“Now I become myself. Do not deprive me of my age. I have earned it.” May Sarton
Recently, I moved into a wonderful historic building which has been converted into affordable apartments for older people. It has been a pleasure meeting other residents – our ages spanning five decades.One day I shared the elevator with a petite octogenarian who was holding onto a walker and sporting wispy purple hair, her piercing blue eyes looking back at me. She introduced herself as Grace, but added she wasn’t always called by that name. For most of her life she preferred her middle name because, she explained, her given name felt like a rebuke of how awkward, inadequate and ungraceful she had always felt herself to be. “But since I’ve gotten old, I took the name again”, she continued. “When I look back, I wasn’t all those things I thought I was, just insecure and young.”
The profound authenticity of that encounter with Grace touched me. It led me to reflect on the ways aging can let us see ourselves from a different perspective, with the eyes of compassion.
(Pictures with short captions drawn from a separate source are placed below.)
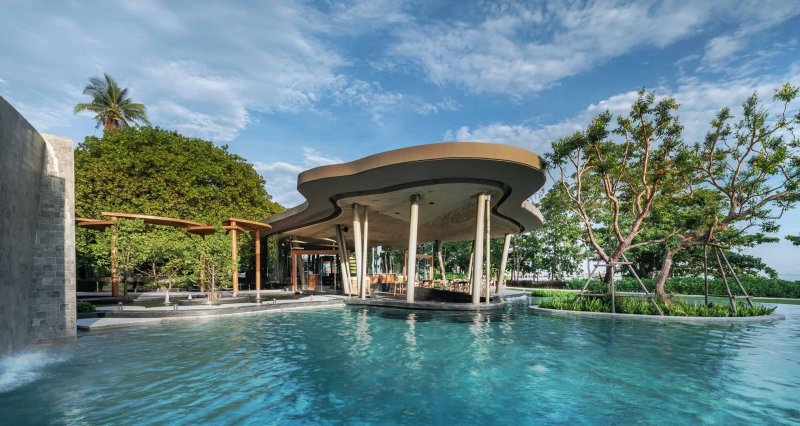 Pattaya utazás Hotel Navana Nature Escape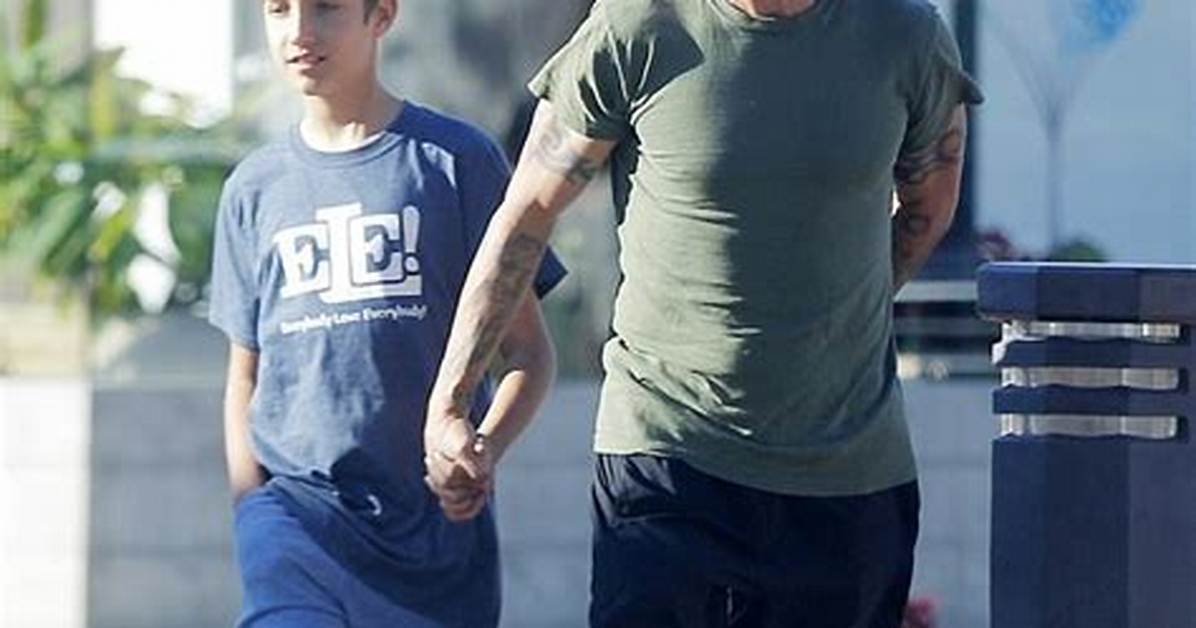 Does Anthony Kiedis Have Children? Here's the Answer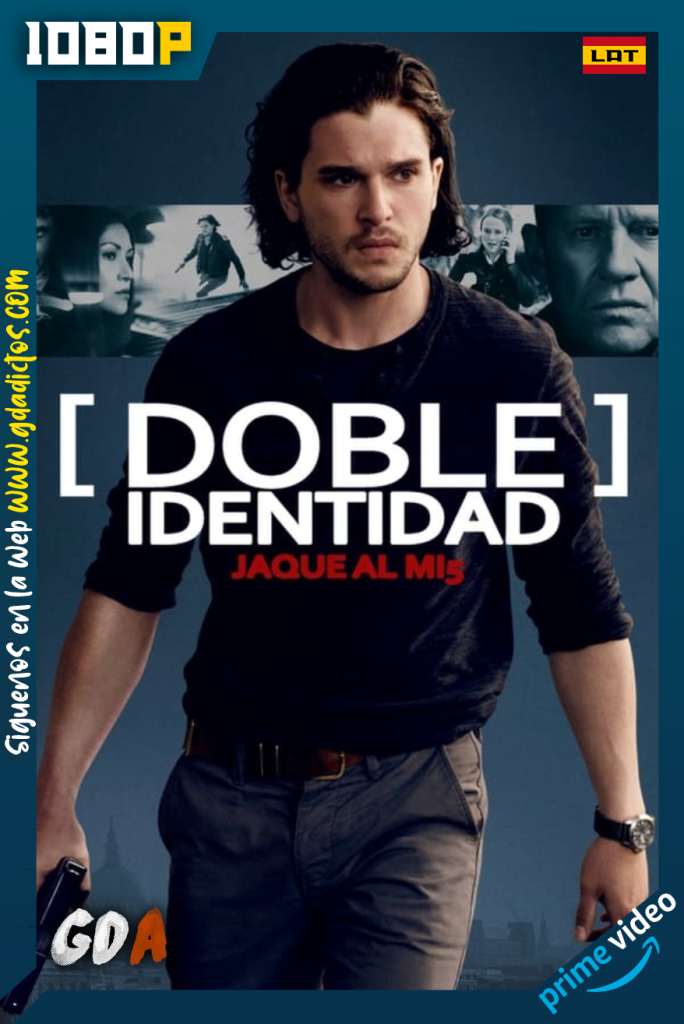 Doble identidad Jaque al MI5 (2015) AMZN WEB-DL 1080p Latino – Inglés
The conventional attitude towards aging is to compare our older selves to our younger selves unfavorably. The message that ‘young is always better’ is reinforced in myriad ways. Seeing older people as other than ourselves is a hallmark of ageism. Is it any wonder that many of us fear and deny our own aging? How often do we hear someone say (or perhaps we’ve said something similar ourselves) “I’m not old, I still feel 25 inside”? Yet do we really wish to stay frozen in time at an age when we are still in the process of becoming?
Certainly we have many fond and meaningful memories of earlier times in life, but there were also doubts, insecurities, necessary life lessons. Our memories are selective, and confirmed by the story we have told ourselves repeatedly about our lives. With awareness, we can expand to include a bigger story, and from that place self compassion grows. If we carry within us all the ages we have ever been, if we are a continuing evolving self, what a rich well we have available to us at this life stage.
In conversations with my neighbors and friends, we often say this is the best time of our lives. Despite, or perhaps because of, the changes we inevitably experience, we feel more true to ourselves. Younger is not more and older is not less – life simply is. And in that realization, as my new friend so beautifully reminded me, lies the grace.